Find each line of the records below that contains the string "instances" and copy those lines out. Case counts.

⁂

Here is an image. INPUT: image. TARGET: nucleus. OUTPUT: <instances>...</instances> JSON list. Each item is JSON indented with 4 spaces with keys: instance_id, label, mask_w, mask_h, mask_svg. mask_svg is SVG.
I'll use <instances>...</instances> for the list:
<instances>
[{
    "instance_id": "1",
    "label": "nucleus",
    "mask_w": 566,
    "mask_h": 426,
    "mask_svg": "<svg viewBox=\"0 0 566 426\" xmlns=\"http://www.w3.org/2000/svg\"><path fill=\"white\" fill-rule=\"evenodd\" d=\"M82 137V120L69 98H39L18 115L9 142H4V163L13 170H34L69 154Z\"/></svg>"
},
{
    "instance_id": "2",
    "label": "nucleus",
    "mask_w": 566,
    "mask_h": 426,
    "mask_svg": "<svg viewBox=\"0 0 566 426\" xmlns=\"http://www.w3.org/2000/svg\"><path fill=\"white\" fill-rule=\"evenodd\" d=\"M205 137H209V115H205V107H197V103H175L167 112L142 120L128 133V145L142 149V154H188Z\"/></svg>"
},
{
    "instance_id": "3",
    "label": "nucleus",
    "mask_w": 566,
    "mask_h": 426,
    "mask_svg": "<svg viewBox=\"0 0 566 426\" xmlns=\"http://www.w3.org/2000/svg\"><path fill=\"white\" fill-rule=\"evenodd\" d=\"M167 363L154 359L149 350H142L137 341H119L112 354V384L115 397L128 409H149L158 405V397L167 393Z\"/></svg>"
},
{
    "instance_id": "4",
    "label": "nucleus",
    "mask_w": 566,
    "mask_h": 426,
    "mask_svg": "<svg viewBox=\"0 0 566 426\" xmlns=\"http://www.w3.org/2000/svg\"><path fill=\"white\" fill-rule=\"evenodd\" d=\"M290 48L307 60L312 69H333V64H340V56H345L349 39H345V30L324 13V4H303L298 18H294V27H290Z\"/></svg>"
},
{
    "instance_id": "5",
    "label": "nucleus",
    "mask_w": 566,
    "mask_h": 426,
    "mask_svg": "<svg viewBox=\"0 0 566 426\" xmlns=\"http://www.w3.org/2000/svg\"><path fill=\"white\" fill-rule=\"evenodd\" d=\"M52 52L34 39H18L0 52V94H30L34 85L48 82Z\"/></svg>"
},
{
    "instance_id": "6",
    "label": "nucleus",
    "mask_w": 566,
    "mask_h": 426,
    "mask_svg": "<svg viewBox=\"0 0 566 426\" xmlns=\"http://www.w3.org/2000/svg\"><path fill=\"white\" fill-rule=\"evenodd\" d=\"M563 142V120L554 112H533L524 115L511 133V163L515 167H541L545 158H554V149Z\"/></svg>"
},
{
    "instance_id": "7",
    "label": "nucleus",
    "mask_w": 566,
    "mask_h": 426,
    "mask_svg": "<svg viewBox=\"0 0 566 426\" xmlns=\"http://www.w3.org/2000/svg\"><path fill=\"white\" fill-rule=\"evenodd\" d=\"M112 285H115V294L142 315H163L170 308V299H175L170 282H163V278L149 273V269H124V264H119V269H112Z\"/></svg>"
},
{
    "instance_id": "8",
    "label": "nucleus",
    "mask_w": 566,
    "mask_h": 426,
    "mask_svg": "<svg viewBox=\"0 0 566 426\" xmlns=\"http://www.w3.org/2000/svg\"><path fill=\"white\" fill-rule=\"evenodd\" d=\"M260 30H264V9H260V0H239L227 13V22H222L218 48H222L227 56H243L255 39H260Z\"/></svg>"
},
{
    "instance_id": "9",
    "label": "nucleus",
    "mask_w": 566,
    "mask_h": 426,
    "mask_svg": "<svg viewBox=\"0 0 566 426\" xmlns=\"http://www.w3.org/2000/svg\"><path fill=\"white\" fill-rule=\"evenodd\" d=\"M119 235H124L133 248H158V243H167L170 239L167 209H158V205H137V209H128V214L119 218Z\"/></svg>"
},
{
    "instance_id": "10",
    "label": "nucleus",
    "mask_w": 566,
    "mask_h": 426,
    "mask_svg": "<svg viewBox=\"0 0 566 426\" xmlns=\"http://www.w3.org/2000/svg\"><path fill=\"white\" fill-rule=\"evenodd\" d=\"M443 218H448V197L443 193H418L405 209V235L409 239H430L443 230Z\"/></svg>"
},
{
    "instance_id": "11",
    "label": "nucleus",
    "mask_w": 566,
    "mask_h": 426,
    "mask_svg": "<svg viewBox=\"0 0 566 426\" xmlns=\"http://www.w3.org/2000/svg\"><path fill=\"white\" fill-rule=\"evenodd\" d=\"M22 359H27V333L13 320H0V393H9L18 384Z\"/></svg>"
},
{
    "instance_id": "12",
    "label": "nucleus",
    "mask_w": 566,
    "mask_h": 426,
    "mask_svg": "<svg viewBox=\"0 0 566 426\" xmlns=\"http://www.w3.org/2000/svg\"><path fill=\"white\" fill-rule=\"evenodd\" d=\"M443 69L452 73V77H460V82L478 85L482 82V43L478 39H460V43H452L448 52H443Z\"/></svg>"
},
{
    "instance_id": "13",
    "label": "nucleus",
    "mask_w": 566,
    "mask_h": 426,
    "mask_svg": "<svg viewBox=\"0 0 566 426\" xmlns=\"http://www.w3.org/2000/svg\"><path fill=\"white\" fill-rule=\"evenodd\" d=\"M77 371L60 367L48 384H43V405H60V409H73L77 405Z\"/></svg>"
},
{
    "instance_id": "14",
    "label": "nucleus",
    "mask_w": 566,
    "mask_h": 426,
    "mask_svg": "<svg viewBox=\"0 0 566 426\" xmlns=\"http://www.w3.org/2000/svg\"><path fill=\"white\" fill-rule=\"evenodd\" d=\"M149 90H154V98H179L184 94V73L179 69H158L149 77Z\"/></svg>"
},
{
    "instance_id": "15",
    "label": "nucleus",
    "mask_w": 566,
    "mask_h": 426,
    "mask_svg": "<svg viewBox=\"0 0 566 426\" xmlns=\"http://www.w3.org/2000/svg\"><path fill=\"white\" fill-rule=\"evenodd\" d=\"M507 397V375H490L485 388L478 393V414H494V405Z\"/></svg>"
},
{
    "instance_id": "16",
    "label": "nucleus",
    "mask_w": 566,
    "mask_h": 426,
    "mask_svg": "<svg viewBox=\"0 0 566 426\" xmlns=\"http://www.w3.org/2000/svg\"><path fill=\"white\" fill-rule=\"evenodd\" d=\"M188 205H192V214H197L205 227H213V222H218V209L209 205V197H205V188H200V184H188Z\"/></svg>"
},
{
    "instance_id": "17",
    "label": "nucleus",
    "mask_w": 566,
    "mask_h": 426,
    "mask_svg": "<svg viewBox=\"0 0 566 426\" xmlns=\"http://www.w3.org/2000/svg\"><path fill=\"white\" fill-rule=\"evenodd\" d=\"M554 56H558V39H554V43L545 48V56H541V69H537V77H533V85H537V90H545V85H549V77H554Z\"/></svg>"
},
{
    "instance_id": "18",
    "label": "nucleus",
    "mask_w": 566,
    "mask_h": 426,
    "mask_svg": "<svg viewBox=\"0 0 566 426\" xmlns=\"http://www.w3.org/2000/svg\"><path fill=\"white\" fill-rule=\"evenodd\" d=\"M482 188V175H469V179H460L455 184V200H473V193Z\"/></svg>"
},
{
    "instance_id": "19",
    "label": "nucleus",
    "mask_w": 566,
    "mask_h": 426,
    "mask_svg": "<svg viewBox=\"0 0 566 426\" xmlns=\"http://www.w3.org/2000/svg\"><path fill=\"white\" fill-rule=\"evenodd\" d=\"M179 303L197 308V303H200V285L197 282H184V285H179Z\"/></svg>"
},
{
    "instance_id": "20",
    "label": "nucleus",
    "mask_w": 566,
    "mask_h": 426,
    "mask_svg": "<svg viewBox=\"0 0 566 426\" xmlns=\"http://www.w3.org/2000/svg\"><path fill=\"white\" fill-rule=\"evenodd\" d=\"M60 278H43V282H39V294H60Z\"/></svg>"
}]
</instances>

⁂

Complete response
Here is an image. INPUT: image. TARGET: nucleus. OUTPUT: <instances>...</instances> JSON list. Each item is JSON indented with 4 spaces with keys: instance_id, label, mask_w, mask_h, mask_svg. mask_svg is SVG.
I'll use <instances>...</instances> for the list:
<instances>
</instances>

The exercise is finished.